= Qantas Defence Services =

Qantas Defence Services is a defence service company that was formerly a wholly owned subsidiary of Qantas. In August 2013, QDS was sold to Northrop Grumman for A$80 million.

The subsidiary had been providing maintenance for Lockheed C-130 Hercules aircraft, as well as work on the Royal Australian Air Force (RAAF) Airbus A330 Multi Role Tanker Transports and also maintained both Prime Ministerial Boeing Business Jets.

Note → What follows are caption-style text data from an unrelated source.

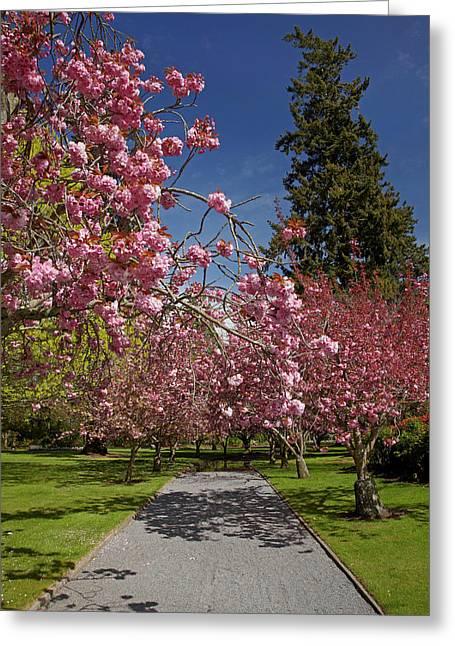 Spring Blossom, Ashburton Domain Greeting Card by David Wall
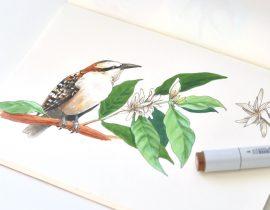 Birds of El Salvador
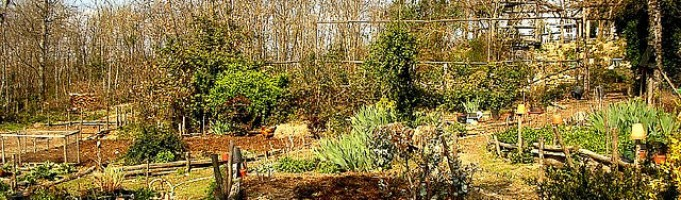Spring Shrub and Perennial Bed Preparation: Calgary Landscaping By Mirage
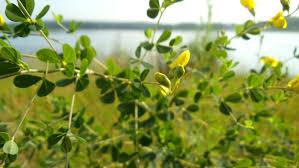 native edible plants david hoffman forageporage u0027s blog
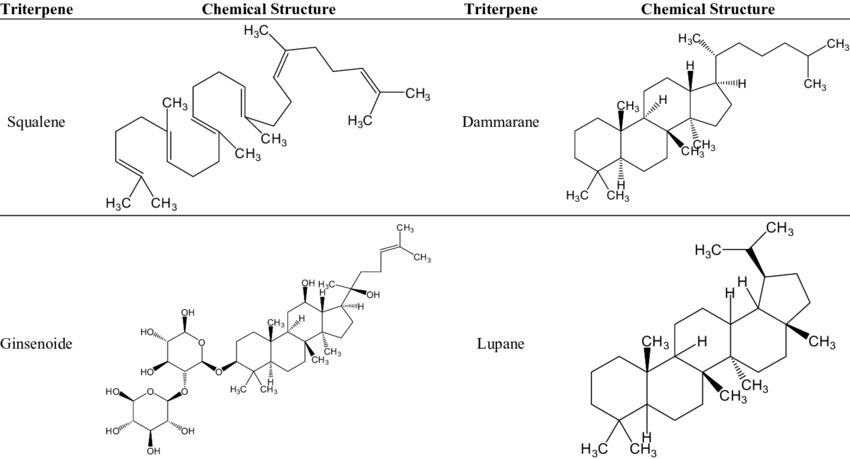 Examples of triterpenes presenting cytotoxic activity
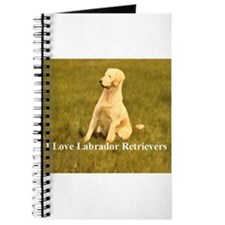 luv labs Journal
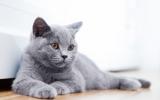Bachbloesem Mix 110 Agressie bij katten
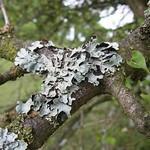 Sulcatflechte (Net-marked Parmelia, Parmelia sulcata)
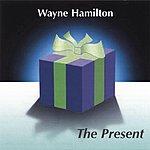 Wayne Hamilton The Present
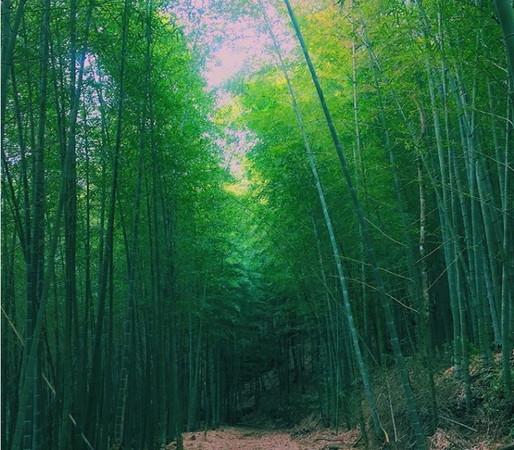 五元二角亭附近的竹林媲美京都岚山竹林小径.(图/网友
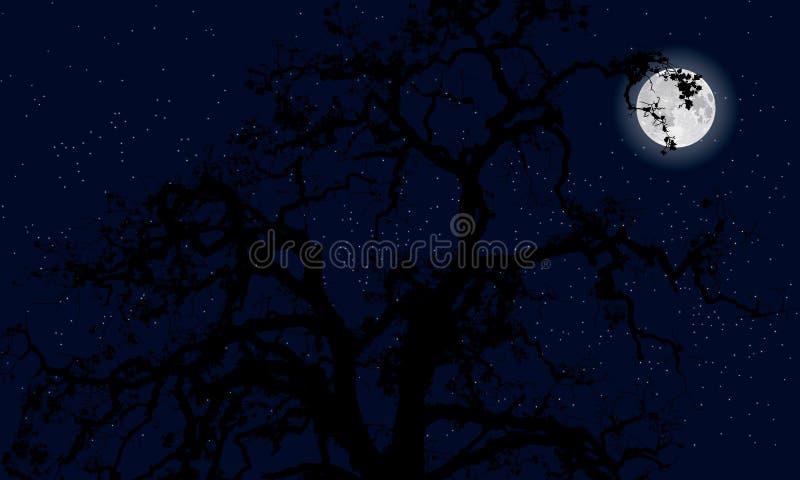 神奇月亮 库存照片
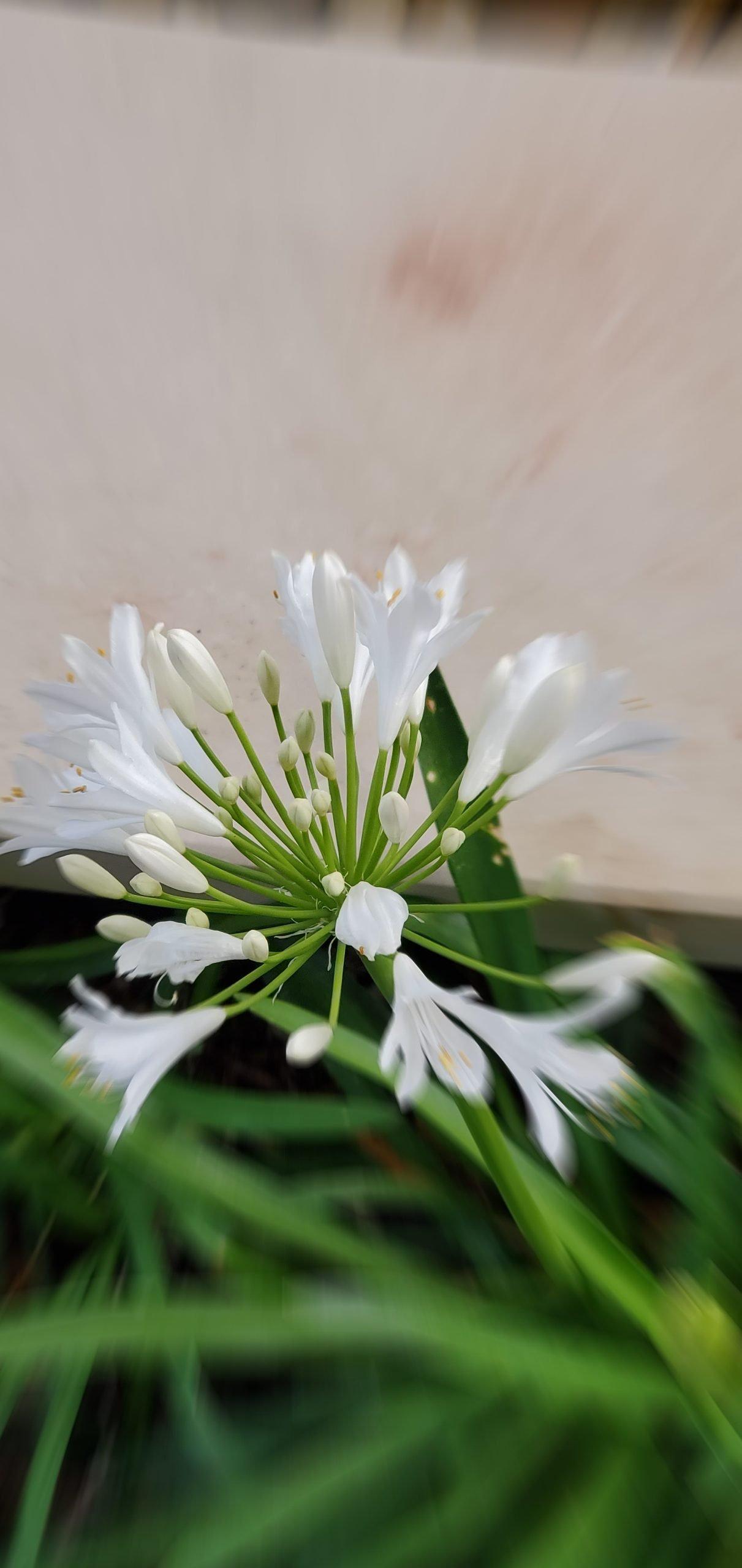 Flowers8 at Simola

Qantas is providing increasing support for the RAAF:
- Partnered with Airbus for the supply of Airbus A330 Multi Role Tanker Transport to replace the RAAF's Boeing 707s in the aerial refueling and strategic transport roles
- Lease to RAAF of 2 Boeing Business Jets, including maintenance
- Support of RAAF Boeing Wedgetail aircraft
- Repair, Overhaul and Engineering Support of the T-56 Turboprop Engine (powering the RAAF Fleet of C-130H and P-3C Aircraft)
- Repair and Overhaul of the Rolls-Royce Turbomeca Adour Mk 871-05 Turbofan Engine (powering the RAAF Fleet of BAE Hawks)
- Deeper Level maintenance support of the RAAF's fleet of C-130 Hercules transport aircraft
- Maintenance and Engineering support of the RAAF's fleet of P&W R2000-7M2 engines installed on Caribou transport aircraft.